■ Document extract
....
In response to the tragic Essex incident, foreign ministry spokesperson Le Thi Thu Hang affirmed that Vietnam “strongly condemns human trafficking and considers it a serious crime”.
“Vietnam calls upon countries in the region and around the world to step up cooperation in combating human trafficking in order to prevent the recurrence of such tragedy,” she added.
25-year-old lorry driver Maurice Robinson pleaded guilty in court last week for conspiring to assist unlawful immigration. He also faces 39 counts of manslaughter.
To wipe out human trafficking though would also require curbing this problem at its source.
The US Trafficking in Persons Report 2019 recently implicated town-level Vietnamese officials for their roles in abetting this global smuggling ring.
“Complicit Vietnamese officials, primarily at commune and village levels, facilitate trafficking or exploit victims by accepting bribes from traffickers, overlooking trafficking indicators, and extorting money in exchange for reuniting victims with their families.”
Moreover, there has been evidence of police in Vietnam colluding with organised criminals and traffickers.
As such, families of victims are reluctant to report traffickers to local authorities for fear of reprisal. Victims or migrants that return home also find it difficult to integrate back into their local community.
If it is serious about putting a stop to human trafficking, Vietnam will need to battle rampant corruption by law enforcers and public officials, as well as provide legal, educational, and financial support to victims who return.
Equally critical if not more, is the longer-term challenge of pursuing more inclusive growth for all.
....
■ Items
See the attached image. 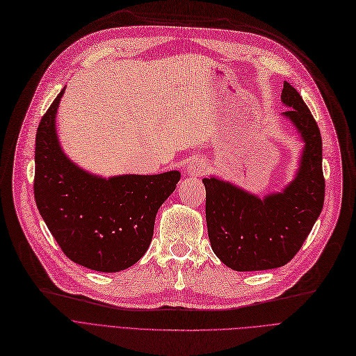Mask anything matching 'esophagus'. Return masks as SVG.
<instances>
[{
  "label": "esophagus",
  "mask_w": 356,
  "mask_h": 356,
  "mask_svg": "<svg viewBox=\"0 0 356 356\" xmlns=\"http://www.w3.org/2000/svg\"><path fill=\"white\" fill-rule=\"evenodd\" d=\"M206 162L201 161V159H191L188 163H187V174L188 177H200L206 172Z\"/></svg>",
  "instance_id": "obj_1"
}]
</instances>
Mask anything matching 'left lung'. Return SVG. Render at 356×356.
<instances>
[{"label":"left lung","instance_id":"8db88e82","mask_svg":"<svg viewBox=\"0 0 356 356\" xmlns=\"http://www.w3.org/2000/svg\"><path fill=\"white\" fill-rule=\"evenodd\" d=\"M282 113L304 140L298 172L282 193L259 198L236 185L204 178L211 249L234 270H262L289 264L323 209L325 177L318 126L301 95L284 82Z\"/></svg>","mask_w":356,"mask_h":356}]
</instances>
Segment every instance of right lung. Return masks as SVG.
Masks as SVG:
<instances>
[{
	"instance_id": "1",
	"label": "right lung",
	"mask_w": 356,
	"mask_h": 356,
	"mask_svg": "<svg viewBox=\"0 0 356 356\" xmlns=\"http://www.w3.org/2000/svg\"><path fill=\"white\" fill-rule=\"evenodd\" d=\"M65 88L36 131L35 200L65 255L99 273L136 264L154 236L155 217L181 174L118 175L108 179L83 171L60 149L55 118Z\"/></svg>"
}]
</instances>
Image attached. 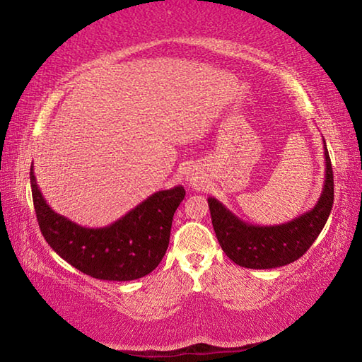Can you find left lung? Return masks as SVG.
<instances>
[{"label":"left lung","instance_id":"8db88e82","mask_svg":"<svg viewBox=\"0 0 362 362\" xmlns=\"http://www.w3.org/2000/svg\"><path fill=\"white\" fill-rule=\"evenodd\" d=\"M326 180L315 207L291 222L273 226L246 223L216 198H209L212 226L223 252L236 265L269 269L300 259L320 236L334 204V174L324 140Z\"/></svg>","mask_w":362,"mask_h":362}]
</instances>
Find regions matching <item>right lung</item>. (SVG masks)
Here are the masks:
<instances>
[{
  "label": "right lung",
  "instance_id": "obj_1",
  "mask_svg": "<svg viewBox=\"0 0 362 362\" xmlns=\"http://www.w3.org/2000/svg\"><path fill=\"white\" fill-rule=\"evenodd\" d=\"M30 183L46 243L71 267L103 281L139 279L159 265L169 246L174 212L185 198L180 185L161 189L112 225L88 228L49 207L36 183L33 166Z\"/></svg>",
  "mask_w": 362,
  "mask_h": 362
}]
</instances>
....
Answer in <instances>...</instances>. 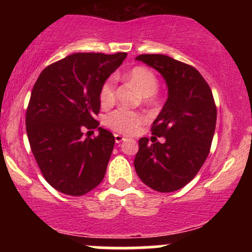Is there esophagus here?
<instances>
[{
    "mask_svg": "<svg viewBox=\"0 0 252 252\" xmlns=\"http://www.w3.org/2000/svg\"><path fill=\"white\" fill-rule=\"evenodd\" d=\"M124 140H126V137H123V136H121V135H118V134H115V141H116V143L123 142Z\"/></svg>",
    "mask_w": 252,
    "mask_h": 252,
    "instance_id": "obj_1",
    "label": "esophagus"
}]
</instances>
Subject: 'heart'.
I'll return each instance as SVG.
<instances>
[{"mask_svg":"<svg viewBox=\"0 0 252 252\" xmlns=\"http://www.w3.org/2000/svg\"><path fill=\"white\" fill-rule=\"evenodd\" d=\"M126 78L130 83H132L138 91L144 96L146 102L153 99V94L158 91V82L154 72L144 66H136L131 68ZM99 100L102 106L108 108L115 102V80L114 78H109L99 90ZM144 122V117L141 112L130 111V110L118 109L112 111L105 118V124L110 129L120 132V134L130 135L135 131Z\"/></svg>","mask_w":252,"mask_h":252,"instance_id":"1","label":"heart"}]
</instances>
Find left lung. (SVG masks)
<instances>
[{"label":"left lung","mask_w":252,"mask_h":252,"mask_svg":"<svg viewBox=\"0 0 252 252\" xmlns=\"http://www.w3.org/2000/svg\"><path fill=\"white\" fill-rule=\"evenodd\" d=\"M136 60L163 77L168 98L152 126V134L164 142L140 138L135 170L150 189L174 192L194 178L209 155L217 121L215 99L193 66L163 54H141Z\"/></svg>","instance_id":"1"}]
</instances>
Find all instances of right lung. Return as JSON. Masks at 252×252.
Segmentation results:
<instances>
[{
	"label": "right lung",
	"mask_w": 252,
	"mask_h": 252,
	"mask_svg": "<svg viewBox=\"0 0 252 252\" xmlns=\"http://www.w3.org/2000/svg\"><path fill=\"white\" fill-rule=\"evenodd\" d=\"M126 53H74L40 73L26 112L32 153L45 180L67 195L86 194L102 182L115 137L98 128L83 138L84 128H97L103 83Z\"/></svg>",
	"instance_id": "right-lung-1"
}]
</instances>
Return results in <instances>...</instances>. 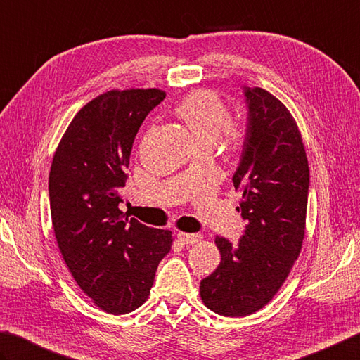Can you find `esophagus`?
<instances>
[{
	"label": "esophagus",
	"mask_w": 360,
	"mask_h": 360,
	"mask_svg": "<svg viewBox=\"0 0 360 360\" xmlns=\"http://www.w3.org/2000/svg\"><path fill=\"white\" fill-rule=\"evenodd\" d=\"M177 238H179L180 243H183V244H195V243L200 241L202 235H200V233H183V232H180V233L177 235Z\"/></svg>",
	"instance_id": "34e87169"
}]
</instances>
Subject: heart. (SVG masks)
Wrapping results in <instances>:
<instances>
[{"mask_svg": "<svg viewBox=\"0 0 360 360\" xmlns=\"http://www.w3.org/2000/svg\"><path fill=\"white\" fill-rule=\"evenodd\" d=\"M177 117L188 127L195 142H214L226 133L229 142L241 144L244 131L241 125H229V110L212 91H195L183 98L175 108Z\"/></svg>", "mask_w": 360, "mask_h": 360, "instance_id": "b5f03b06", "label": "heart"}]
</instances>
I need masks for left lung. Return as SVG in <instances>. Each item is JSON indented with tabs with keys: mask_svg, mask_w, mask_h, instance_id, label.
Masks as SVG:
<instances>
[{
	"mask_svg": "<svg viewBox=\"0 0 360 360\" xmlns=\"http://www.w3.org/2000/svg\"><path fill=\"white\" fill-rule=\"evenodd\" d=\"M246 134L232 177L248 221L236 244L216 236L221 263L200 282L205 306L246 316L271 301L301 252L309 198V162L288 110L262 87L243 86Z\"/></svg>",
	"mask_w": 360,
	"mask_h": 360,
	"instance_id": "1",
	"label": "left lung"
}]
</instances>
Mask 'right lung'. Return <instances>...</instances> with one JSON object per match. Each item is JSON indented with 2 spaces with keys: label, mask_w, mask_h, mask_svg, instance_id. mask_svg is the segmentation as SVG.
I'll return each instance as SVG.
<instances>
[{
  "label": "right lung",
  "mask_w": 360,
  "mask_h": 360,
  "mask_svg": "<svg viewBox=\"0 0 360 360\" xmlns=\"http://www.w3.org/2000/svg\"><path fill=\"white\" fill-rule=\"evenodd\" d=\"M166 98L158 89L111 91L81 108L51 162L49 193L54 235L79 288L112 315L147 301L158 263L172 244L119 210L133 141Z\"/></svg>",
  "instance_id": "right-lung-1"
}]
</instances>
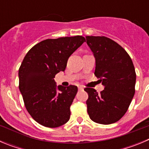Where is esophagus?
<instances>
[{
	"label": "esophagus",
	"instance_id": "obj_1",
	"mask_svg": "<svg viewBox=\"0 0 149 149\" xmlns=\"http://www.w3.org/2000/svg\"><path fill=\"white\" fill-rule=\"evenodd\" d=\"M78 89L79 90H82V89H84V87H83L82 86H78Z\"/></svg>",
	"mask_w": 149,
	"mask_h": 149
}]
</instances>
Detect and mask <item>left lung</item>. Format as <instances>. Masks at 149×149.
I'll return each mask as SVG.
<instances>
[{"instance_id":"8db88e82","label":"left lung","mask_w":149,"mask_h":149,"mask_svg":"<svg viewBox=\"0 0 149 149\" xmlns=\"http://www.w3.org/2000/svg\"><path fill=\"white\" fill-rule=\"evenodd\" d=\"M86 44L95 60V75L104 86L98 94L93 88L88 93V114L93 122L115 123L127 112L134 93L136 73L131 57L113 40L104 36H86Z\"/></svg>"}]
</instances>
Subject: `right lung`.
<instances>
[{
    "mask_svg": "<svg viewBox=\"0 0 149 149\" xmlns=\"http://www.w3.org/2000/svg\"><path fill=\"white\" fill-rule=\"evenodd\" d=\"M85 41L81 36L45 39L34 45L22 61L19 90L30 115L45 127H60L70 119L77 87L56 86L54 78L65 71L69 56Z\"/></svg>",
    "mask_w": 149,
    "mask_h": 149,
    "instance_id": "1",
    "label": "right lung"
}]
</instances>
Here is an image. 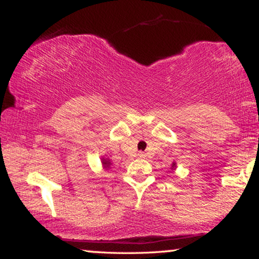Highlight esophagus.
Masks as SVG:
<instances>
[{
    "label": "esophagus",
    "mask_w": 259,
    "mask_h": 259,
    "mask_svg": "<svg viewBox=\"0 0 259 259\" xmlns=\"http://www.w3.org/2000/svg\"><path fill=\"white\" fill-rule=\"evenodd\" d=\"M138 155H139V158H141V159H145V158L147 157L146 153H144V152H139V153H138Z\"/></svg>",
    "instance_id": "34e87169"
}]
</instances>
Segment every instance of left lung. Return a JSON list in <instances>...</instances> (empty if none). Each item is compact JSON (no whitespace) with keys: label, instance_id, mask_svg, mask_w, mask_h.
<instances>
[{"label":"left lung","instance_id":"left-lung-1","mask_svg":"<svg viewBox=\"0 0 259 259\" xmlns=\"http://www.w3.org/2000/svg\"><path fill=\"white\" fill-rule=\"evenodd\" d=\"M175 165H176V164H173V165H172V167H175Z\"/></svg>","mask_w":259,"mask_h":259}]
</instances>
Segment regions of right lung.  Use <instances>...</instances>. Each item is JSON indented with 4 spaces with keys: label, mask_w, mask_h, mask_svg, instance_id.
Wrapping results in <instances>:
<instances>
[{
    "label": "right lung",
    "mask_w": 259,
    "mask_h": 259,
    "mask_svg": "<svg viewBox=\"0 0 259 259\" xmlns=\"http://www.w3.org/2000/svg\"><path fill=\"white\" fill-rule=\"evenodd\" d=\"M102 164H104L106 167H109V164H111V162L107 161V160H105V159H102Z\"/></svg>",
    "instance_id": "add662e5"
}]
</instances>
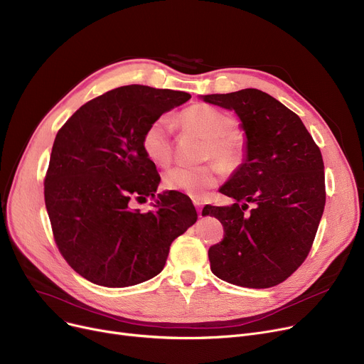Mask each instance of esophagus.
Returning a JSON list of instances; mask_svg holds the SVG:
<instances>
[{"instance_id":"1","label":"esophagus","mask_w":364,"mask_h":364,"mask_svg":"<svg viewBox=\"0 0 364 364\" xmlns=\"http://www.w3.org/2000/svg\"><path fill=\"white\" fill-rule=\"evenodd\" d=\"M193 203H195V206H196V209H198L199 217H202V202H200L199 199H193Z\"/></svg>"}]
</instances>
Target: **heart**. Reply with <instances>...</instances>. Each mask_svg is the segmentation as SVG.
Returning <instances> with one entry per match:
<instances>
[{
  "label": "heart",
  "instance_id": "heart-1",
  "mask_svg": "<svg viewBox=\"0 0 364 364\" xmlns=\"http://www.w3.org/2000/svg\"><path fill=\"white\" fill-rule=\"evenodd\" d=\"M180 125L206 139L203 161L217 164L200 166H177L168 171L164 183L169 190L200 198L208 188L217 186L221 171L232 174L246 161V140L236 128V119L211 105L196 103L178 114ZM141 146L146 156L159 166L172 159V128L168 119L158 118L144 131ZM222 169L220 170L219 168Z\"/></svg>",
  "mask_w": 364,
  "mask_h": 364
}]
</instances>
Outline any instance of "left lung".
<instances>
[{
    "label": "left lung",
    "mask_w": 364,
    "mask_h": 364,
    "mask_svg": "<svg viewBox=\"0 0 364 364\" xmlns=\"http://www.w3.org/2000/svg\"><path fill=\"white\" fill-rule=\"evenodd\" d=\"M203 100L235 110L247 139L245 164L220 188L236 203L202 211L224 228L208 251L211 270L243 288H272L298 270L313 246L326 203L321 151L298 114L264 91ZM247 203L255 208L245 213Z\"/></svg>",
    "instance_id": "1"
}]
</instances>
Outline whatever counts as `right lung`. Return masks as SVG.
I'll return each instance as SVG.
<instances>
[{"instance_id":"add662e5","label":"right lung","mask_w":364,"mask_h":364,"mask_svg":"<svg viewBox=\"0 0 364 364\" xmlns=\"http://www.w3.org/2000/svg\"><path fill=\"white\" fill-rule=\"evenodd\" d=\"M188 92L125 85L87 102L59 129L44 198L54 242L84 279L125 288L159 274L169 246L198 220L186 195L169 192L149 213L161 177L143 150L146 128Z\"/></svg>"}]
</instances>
....
■ Prompt A
In the passage on human trafficking, what did lorry driver Maurice Robinson plead guilty to?
■ Prompt B
Decide whether each statement agrees with the passage on human trafficking:
(i) The foreign ministry spokesperson said Vietnam considers human trafficking a serious crime.
(ii) The US report says the complicit officials are mainly at the provincial level.
(iii) Maurice Robinson is 35 years old.
■ Prompt C
Reproduce the part of the passage on human trafficking that opens with the words containing "25-year-old lorry driver" and closes with "criminals and traffickers.", replacing "officials" with "authorities" each time it occurs.

■ Exercise response A
He pleaded guilty to conspiring to assist unlawful immigration.

■ Exercise response B
(i) Yes: "strongly condemns human trafficking and considers it a serious crime".
(ii) No: "primarily at commune and village levels".
(iii) No: "25-year-old lorry driver Maurice Robinson".

■ Exercise response C
25-year-old lorry driver Maurice Robinson pleaded guilty in court last week for conspiring to assist unlawful immigration. He also faces 39 counts of manslaughter.
To wipe out human trafficking though would also require curbing this problem at its source.
The US Trafficking in Persons Report 2019 recently implicated town-level Vietnamese authorities for their roles in abetting this global smuggling ring.
“Complicit Vietnamese authorities, primarily at commune and village levels, facilitate trafficking or exploit victims by accepting bribes from traffickers, overlooking trafficking indicators, and extorting money in exchange for reuniting victims with their families.”
Moreover, there has been evidence of police in Vietnam colluding with organised criminals and traffickers.